Prompt 1
In the first scheme proposed in the discussion about Kagi, what happens to a token once the user supplies it for a search?
Prompt 2
Write out the discussion about Kagi between "2. Variation of" and "in the system.", inclusive.
Prompt 3
Continue the discussion about Kagi from the point where it ends.

There's only one solution, and that is that you need to put a bit of trust in Kagi. Compared to the major one, Google, you can chose between one that promises to not store data, and one that promises it does (and does a lot).

It's always a bit sad that here on HN, when companies try to do better than bigger players, there's always people who think it isn't enough. It has to be absolutely impossibly perfect.

3 comments

> Any system that can check balance, can link searches to a user.

I don't think it's true. I can immediately see at least two ways how it can be done without identifying the user.

1. Each user gets X tokens at the beginning of the month. When searching, user supplies a token, which is immediately burned. The token does not contain the user identity, just signature validating it's a valid token.

2. Variation of the above: each user gets a token good for X searches at the beginning of the month. When searching, the system will return a token good for N-1 search each time token good for N searches is presented. Again, no need to contain user identity anywhere in the system.

Of course, both solutions have their downsides (sync between multiple devices, stealing tokens, losing tokens, etc.) but it id definitely possible. And I am sure if somebody spent a little time thinking on it, these ideas can be seriously improved to eliminate the downsides without introducing the need to identify the user.

Source data
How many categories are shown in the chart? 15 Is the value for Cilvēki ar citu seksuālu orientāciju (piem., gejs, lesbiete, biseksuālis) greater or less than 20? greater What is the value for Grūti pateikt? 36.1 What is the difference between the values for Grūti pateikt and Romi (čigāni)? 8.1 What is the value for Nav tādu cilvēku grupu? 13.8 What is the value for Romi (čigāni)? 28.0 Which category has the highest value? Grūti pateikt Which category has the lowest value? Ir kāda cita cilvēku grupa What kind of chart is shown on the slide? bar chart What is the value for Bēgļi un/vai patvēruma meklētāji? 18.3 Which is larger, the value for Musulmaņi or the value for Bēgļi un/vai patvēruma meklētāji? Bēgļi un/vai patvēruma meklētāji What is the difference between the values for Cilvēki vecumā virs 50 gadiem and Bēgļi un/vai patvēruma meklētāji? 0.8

Answer area 1
It is immediately burned.

Answer area 2
2. Variation of the above: each user gets a token good for X searches at the beginning of the month. When searching, the system will return a token good for N-1 search each time token good for N searches is presented. Again, no need to contain user identity anywhere in the system.

Answer area 3
In both these cases the search engine provider could easily store your identity together with your token while issuing it and recover the identity once the token is used without any way to prove this from the outside. They could even issue tokens in the form AES_ENC("SOME KEY ONLY THEY HAVE", USER_ID | counter) and you would not notice. You would have to trust them that they won't do this, which is no improvement to the current thing Kagi does (saying they won't collect any data, while admitting they can't prove it, you just have to trust them).
I think there's a fundamental difference between "X can not be implemented" and "can we trust this provider to implement X correctly"? In this case, it can be implemented without violating privacy. But of course you need to trust them to actually implement what they say and not instead put 9000 trackers in each page and track your every movement like certain other big companies do. But these are different things - the comment upstream claimed that the subscription system can not be implemented with privacy. This is not true - it can be. Whether or not a particular provider would implement it, and whether we can trust them that they did - that's a different question, which is also important but does not change the answer to the original one.
I'm not a cryptography expert, but from my research, shouldn't it be possible to verify quota on ZKPs server-side? Essentially, the server doesn't need to know the specifics of the user's identity, just that they possess a valid token and haven't exceeded their quota.

You can use search engines like Google without being logged in. When combined with tools like uBlock Origin and Cookie AutoDelete, it becomes more challenging for them to build a singular profile about a user, especially one tied to payment methods such as credit cards.

I genuinely appreciate what Kagi is doing, and I'd absolutely be willing to pay for their service, because if you're not paying for a service, you're the product. I trust companies to uphold their privacy promises, but "Trust is good, but proof is better." ;)

The issue is implementing it client side. ZKP means that you cannot simply embed a token in the URL, but instead need to participate in an active protocol. You could implement this in JavaScript, but then you need to trust the JS being served from the server.

Even once you do that, you have all the other tracking mechanisms that the server could use if it wanted to.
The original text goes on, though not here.